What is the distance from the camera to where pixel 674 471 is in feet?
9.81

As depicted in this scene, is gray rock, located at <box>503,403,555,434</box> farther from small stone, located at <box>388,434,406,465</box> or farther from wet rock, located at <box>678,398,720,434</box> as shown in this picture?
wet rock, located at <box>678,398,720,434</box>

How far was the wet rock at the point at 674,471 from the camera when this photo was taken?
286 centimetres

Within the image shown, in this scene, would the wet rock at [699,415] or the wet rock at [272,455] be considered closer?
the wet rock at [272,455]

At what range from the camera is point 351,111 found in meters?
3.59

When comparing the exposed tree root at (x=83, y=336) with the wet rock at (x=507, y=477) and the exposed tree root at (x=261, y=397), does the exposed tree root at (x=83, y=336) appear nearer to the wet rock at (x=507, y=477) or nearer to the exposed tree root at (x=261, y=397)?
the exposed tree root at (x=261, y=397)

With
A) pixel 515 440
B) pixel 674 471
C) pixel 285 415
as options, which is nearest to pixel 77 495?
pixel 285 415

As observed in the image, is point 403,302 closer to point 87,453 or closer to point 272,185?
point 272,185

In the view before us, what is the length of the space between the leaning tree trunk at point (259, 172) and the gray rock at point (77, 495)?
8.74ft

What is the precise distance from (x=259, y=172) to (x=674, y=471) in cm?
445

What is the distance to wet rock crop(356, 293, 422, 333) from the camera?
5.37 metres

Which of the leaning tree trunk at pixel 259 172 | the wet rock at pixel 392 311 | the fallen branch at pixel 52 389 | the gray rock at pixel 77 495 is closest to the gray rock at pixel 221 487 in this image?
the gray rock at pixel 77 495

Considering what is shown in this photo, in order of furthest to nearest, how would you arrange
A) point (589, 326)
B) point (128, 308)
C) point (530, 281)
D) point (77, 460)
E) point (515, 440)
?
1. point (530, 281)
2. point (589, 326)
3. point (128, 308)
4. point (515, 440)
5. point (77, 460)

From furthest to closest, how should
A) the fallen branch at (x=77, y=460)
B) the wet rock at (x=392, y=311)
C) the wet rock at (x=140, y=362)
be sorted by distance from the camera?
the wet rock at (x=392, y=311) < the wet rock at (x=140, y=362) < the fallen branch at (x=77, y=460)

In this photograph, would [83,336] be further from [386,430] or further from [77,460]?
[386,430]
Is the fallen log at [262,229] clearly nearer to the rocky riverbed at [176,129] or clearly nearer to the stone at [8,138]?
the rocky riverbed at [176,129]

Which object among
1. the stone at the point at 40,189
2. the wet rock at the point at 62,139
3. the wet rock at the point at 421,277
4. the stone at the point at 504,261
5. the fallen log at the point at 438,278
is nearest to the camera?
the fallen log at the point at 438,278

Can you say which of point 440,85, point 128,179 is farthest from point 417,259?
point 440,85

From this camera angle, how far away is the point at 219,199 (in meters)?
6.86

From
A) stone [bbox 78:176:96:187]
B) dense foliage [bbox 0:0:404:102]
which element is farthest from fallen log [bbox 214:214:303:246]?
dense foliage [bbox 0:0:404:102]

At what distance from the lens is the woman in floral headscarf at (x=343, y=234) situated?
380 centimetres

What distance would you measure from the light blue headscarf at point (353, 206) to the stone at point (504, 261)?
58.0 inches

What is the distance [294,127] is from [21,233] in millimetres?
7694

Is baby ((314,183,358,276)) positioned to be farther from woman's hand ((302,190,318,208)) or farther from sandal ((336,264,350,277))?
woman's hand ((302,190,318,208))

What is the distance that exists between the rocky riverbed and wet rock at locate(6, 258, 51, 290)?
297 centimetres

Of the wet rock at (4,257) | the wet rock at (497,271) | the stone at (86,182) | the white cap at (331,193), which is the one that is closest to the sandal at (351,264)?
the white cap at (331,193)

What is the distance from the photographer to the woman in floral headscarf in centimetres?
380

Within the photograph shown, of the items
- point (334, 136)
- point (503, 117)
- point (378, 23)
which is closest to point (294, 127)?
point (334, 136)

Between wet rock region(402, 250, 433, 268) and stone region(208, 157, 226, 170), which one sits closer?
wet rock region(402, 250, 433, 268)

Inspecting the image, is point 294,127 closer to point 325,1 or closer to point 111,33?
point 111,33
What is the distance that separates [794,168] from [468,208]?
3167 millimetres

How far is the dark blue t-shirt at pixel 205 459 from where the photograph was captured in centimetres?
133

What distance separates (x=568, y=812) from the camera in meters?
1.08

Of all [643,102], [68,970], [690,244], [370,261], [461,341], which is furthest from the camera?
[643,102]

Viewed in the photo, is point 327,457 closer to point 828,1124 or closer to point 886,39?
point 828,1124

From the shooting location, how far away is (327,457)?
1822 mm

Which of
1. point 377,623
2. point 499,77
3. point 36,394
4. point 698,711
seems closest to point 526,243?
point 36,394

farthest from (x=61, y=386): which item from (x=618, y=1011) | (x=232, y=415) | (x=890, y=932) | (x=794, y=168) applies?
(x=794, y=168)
=======
→ Exercise directions:
Put the material above, from its first line through the line containing "286 centimetres" (both included), into a Markdown table with the columns Row and Line, one numbered row per line and blank lines omitted.

→ Final answer:
| Row | Line |
|---|---|
| 1 | What is the distance from the camera to where pixel 674 471 is in feet? |
| 2 | 9.81 |
| 3 | As depicted in this scene, is gray rock, located at <box>503,403,555,434</box> farther from small stone, located at <box>388,434,406,465</box> or farther from wet rock, located at <box>678,398,720,434</box> as shown in this picture? |
| 4 | wet rock, located at <box>678,398,720,434</box> |
| 5 | How far was the wet rock at the point at 674,471 from the camera when this photo was taken? |
| 6 | 286 centimetres |